If you have been developing with Visual Builder, you have no doubt interacted with the Action Chain mechanism of handling events. Action Chains allow you to connect "Actions" to one another in a "Chain" to complete a task. Common Actions include navigating around the app, or calling custom functions as described in this previous blog and a naive (or simple) approach to Action Chains would be to create a sequential path from the first to the last Action. But did you know you can also insert Logic Actions in to your chain to branch or iterate?
If you scroll a bit further down the available Actions palette you will run into a section called Logic. Logic allows you to add several standard programming concepts visually into your application. The Logic Actions available are, ForEach, If, Return, Run In Parallel, and Switch.

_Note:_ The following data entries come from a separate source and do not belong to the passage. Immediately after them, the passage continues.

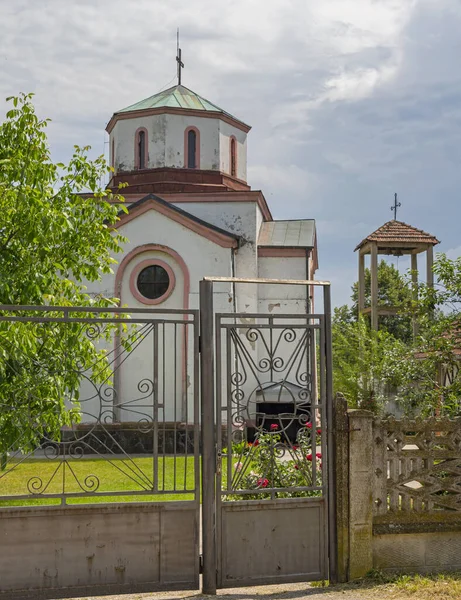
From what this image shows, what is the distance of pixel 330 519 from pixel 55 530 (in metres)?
2.15

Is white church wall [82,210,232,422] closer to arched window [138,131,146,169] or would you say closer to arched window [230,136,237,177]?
arched window [138,131,146,169]

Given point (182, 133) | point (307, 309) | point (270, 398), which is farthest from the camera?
point (182, 133)

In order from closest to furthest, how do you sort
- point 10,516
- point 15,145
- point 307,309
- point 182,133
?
point 10,516 → point 15,145 → point 307,309 → point 182,133

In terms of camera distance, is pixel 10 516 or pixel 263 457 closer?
pixel 10 516

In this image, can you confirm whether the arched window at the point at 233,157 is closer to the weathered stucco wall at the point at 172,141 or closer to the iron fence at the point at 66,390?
the weathered stucco wall at the point at 172,141

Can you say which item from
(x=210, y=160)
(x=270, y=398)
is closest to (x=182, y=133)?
(x=210, y=160)

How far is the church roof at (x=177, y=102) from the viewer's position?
21172 millimetres

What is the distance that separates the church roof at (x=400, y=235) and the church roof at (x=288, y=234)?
6.33 ft

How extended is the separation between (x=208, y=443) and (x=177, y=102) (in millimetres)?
16983

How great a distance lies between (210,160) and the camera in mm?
20891

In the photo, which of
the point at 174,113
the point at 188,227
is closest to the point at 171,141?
the point at 174,113

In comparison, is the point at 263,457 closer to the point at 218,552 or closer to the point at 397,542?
the point at 218,552

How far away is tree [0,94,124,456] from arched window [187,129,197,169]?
1185 cm

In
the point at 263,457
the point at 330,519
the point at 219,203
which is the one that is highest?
the point at 219,203
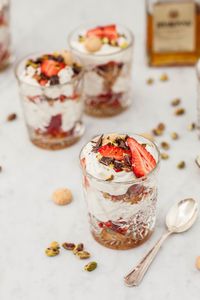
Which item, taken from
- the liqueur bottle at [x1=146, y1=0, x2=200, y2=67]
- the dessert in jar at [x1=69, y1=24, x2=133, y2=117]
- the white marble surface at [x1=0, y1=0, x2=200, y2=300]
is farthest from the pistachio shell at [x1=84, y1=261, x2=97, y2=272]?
the liqueur bottle at [x1=146, y1=0, x2=200, y2=67]

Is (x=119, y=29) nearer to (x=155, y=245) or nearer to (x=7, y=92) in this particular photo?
(x=7, y=92)

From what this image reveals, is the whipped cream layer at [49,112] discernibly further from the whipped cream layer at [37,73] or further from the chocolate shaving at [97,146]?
the chocolate shaving at [97,146]

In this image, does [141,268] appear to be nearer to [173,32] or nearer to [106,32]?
[106,32]

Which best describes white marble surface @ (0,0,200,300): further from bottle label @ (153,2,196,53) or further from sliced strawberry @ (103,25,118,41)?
sliced strawberry @ (103,25,118,41)

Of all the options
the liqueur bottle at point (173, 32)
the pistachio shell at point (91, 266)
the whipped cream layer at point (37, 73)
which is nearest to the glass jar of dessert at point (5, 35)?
the whipped cream layer at point (37, 73)

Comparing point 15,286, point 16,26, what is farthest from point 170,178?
point 16,26

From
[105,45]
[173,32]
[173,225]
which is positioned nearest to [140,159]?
[173,225]
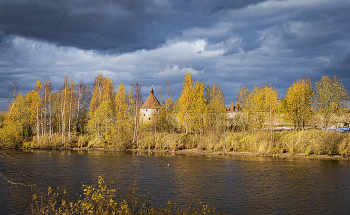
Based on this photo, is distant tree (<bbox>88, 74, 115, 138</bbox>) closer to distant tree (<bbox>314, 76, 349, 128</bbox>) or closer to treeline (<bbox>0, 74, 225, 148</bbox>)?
treeline (<bbox>0, 74, 225, 148</bbox>)

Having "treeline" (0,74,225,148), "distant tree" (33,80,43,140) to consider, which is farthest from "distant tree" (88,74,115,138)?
"distant tree" (33,80,43,140)

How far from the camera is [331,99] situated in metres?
45.8

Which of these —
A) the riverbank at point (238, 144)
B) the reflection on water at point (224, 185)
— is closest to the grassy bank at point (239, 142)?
the riverbank at point (238, 144)

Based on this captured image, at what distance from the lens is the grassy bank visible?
121 feet

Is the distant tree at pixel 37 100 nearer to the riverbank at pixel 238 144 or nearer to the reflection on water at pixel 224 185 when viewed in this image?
the riverbank at pixel 238 144

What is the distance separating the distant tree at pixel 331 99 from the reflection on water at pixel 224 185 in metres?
19.0

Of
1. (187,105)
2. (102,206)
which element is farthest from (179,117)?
(102,206)

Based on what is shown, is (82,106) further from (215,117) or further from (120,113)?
(215,117)

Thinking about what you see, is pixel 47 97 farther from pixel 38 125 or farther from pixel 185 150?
pixel 185 150

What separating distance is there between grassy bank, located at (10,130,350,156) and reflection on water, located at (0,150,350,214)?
360 inches

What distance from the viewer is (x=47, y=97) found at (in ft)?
204

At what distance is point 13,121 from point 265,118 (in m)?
47.2

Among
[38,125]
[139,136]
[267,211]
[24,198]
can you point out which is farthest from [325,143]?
[38,125]

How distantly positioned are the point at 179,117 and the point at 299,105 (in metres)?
20.6
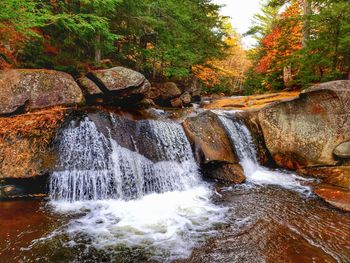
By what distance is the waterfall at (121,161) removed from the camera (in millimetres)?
5832

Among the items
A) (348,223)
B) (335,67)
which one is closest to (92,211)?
(348,223)

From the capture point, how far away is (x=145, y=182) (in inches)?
258

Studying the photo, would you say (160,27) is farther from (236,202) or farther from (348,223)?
(348,223)

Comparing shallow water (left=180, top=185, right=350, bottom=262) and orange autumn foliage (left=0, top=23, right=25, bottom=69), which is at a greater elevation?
orange autumn foliage (left=0, top=23, right=25, bottom=69)

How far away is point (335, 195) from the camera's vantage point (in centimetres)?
592

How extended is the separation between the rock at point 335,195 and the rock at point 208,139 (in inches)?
102

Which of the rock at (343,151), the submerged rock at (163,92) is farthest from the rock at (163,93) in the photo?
the rock at (343,151)

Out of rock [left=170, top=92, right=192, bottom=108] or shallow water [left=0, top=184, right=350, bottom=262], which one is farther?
rock [left=170, top=92, right=192, bottom=108]

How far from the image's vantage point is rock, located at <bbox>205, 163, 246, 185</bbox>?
7249 mm

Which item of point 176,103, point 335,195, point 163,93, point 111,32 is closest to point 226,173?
point 335,195

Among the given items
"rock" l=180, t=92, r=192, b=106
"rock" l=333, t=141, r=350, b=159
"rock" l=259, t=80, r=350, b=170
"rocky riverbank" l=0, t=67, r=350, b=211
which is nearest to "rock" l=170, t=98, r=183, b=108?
"rock" l=180, t=92, r=192, b=106

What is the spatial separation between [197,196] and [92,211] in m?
2.66

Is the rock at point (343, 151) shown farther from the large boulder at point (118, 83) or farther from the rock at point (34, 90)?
the rock at point (34, 90)

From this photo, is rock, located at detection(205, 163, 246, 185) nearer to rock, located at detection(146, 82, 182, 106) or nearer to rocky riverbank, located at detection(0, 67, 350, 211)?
rocky riverbank, located at detection(0, 67, 350, 211)
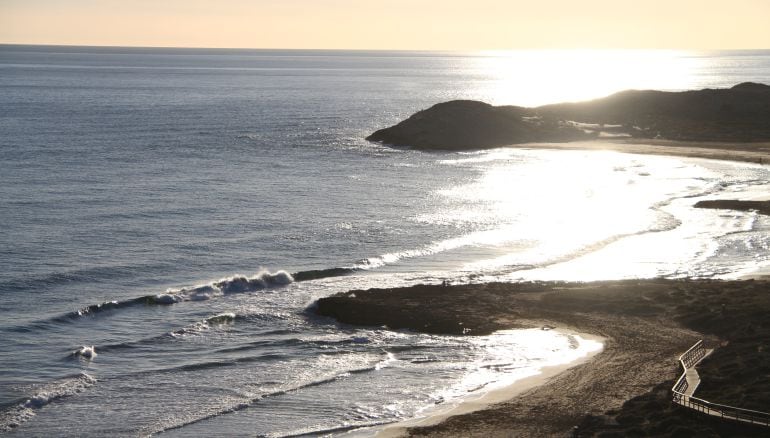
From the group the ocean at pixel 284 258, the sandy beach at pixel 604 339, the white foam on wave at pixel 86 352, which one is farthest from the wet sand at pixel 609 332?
the white foam on wave at pixel 86 352

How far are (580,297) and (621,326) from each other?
12.6ft

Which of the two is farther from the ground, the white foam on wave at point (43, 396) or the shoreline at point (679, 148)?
the shoreline at point (679, 148)

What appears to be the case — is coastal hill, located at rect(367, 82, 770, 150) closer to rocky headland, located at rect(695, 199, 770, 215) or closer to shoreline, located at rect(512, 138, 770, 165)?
shoreline, located at rect(512, 138, 770, 165)

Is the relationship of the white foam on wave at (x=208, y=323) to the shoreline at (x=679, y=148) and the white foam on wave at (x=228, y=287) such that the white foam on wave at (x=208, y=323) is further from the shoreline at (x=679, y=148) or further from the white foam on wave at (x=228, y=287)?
the shoreline at (x=679, y=148)

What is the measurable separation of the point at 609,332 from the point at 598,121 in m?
81.0

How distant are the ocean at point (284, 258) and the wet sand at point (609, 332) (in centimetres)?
149

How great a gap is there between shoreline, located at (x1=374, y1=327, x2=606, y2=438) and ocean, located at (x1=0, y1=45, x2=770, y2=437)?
1.58ft

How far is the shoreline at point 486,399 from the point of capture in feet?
89.4

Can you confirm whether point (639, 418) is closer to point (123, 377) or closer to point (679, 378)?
point (679, 378)

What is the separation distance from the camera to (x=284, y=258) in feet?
157

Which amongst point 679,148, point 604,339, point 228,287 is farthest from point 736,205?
point 228,287

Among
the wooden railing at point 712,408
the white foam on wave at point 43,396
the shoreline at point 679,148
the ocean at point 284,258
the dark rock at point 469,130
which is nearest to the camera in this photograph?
the wooden railing at point 712,408

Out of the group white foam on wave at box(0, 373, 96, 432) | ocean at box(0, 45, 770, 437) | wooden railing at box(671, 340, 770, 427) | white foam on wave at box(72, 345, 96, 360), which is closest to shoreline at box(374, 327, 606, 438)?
ocean at box(0, 45, 770, 437)

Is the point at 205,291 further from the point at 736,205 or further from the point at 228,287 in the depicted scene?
the point at 736,205
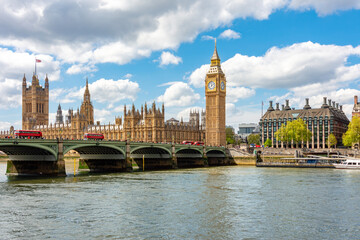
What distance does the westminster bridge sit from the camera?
5519cm

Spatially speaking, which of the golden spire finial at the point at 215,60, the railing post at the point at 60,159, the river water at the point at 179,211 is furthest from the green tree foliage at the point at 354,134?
the railing post at the point at 60,159

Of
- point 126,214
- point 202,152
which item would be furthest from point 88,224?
point 202,152

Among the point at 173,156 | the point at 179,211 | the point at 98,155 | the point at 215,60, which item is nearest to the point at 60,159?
the point at 98,155

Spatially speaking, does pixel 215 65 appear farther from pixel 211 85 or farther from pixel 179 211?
pixel 179 211

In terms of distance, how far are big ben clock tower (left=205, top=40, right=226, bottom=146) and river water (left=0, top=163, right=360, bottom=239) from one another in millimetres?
88736

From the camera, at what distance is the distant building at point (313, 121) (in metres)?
139

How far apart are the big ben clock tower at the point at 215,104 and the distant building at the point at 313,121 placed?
2273 cm

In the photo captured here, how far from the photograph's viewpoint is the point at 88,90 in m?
184

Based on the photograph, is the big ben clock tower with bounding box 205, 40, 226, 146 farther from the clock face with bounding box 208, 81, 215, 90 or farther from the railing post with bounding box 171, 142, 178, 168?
the railing post with bounding box 171, 142, 178, 168

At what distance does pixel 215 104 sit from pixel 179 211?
10507cm

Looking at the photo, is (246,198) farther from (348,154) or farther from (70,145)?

If you know al least one programming language, these logic concepts should be self-explainable but I'll provide a quick definition and example for each.
ForEach
ForEach is a looping construct. It takes an array parameter and will iterated over each element in the array from [0..n], the first item to the last. You use ForEach anytime you want to perform an action on each item in the array or if you are looking for a state or condition in the array to identify, separate, or sort the list, for example Find all Addresses in California, or Find all customers in California who have agreed to receive communications. Use $current.data to access the currently indexed data elements and $current.index to obtain your current index value.
If
If is a simple conditional check. Typical evaluation expressions like equals, more than, contains can be used. Any Javascript expression that evaluates to true or false can be used and depending on that outcome will branch accordingly.
Return
Return is used as a way to send back a custom value from the end of an Action Chain. Return is a terminal action so use when you want to complete a branch of an Action Chain. Although you can terminate a branch with other actions, Return is useful to specify a custom value on its completion.